(Dataset excerpts)

·····

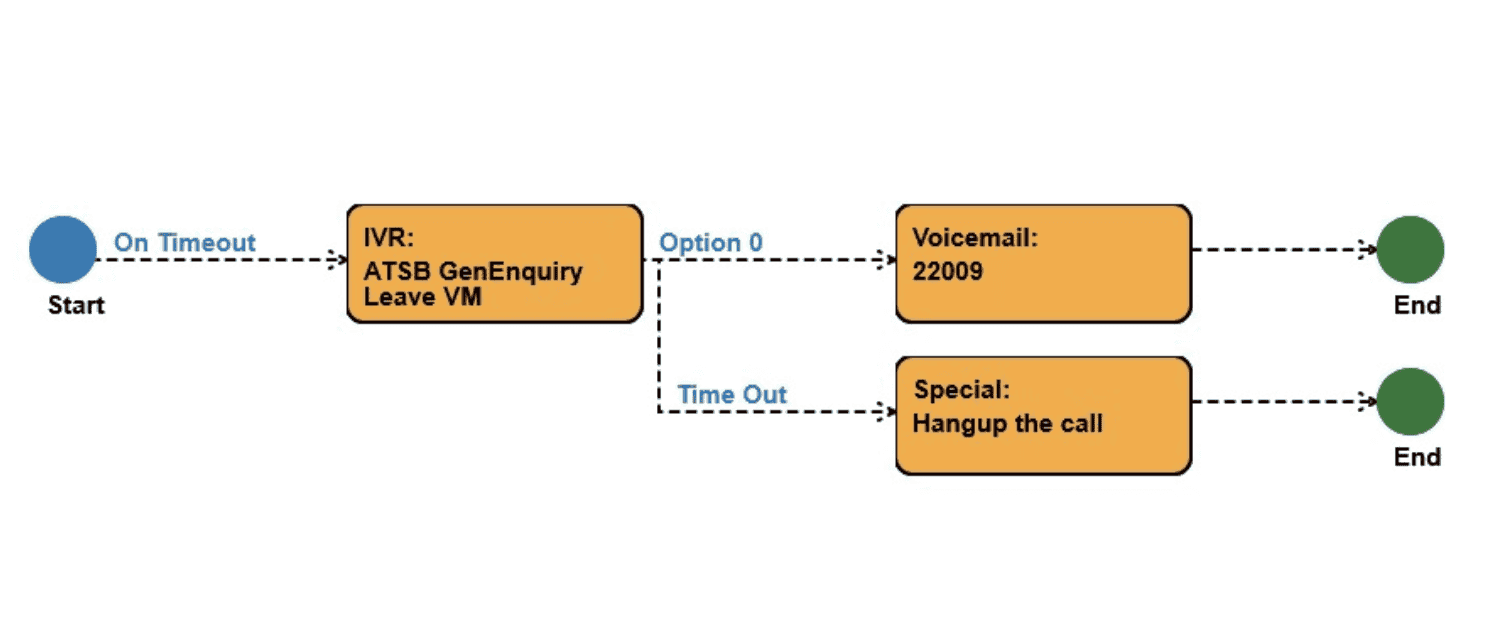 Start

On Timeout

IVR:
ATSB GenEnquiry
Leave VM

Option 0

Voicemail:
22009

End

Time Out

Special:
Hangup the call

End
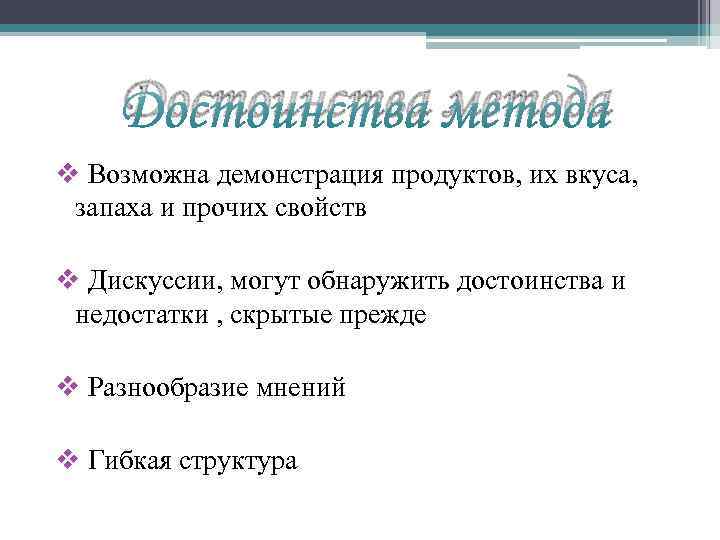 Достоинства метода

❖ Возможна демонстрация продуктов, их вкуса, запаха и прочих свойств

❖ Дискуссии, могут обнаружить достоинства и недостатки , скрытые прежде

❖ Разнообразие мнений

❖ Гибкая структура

·····

WORK ITEM
Output the entries verbatim but drop the images.

RESPONSE TO THIS EXERCISE
 Start

On Timeout

IVR:
ATSB GenEnquiry
Leave VM

Option 0

Voicemail:
22009

End

Time Out

Special:
Hangup the call

End
 Достоинства метода

❖ Возможна демонстрация продуктов, их вкуса, запаха и прочих свойств

❖ Дискуссии, могут обнаружить достоинства и недостатки , скрытые прежде

❖ Разнообразие мнений

❖ Гибкая структура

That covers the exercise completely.